Von angie, Montag, 21. Mai 2018, 01:26

Herrschaften!

Bäh, was ist es heute uselig. Schon als wir aufstanden war der Himmel grau, das sollte sich auch den ganzen Tag nicht ändern.

Was macht man, wenn das Wetter fies ist? Richtig! Man geht ins Museum. Für so einen Mistwetter-Tag haben wir uns extra ein paar Besuchsoptionen offen gehalten, als ob wir es geahnt hätten.

Also, ging es zunächst mal wieder ins Stadtzentrum, zu den Parkplätzen an der Castle-Mauer entlang. Pah, was standen da heute Busse: Shut the front door! 16 Busse hintereinanderweg und alle Gruppen tobten durch die Stadt.

Uns zog es jedoch zu einer der weniger bekannten Attraktionen: das funkelnagelneue Medieval Mile Museum in der St. Mary´s Church (nicht zu verwechseln mit der Kathedrale).

Irlands neuestes Museum, das 6,5 Millionen Euro teure Medieval Mile Museum im Herzen von Kilkenny. Die Eröffnung 2017 in der Marienkirche aus dem 13. Jahrhundert folgte einer fünfjährigen Restaurierung. Intensive Ausgrabung brachten viele überraschende Funde hervor.

Interaktive Tische funktionieren wie riesige iPads und Besucher können Informationen von langen Plasma-TV-Bildschirmen und Bildern aufnehmen, die auf eine riesige Wand projiziert werden.

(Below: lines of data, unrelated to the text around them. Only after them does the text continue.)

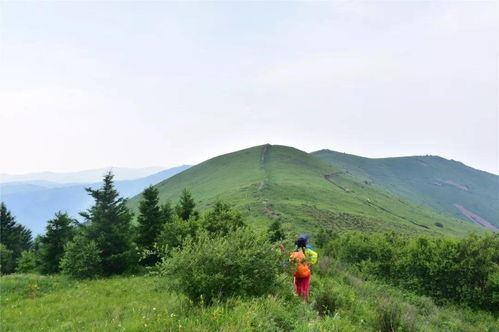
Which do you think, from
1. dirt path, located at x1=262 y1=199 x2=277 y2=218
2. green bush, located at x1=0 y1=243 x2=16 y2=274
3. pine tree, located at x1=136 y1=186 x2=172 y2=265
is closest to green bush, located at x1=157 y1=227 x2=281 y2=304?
pine tree, located at x1=136 y1=186 x2=172 y2=265

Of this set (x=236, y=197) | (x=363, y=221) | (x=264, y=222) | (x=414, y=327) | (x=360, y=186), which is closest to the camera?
(x=414, y=327)

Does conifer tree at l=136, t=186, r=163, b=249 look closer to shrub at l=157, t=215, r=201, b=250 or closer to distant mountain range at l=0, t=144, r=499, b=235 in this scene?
shrub at l=157, t=215, r=201, b=250

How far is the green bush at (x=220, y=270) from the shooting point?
6.95 metres

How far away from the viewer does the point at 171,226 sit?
22.0m

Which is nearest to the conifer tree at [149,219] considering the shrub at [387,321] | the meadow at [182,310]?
the meadow at [182,310]

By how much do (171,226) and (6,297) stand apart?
1014 cm

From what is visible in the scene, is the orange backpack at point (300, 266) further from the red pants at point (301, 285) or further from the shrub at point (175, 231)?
the shrub at point (175, 231)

Für die fremdsprachlichen Audioguides, die an der Kasse geliehen werden können, gibt es schwarze Buttons mit 2D-Codes an vielen Stellen. Hält man den Audioguide kurz an, ertönt ein Piep und das Gerät gibt die Erklärung ab. Total up-to-date! Besucher können so das Museum in ihrem eigenen Tempo erkunden.


Das Museum erzählt die Geschichten hinter Kilkennys Mittelaltermeile und den wohlhabenden Kaufleuten, die die St. Marys Kirche bauten und besuchten und die Stadt zwischen 1200 und 1650 regierten. Die Kirche und ihr Friedhof sind voll von mittelalterlichen und Renaissance-Stil Gräber. Die Archäologen fanden insgesamt über 20.000 Gräber auf diesem gesamten Areal!

Insbesondere aus der Pest-Zeit, die auch vor den wohlhabenden Familien nicht halt machte, stammen sehr viele der hier bestatteten Toten. Es waren so viele, dass sich die damaligen Kirchgänger über den Gestank in der Kirche beschwerten. Dies veranlasste am Ende den Bischof dazu, die Gräber zu öffnen und mit Ton zu versiegeln. Jetzt wissen wir woher der Spruch "das stinkt, wie die Pest" ihren Ursprung hat.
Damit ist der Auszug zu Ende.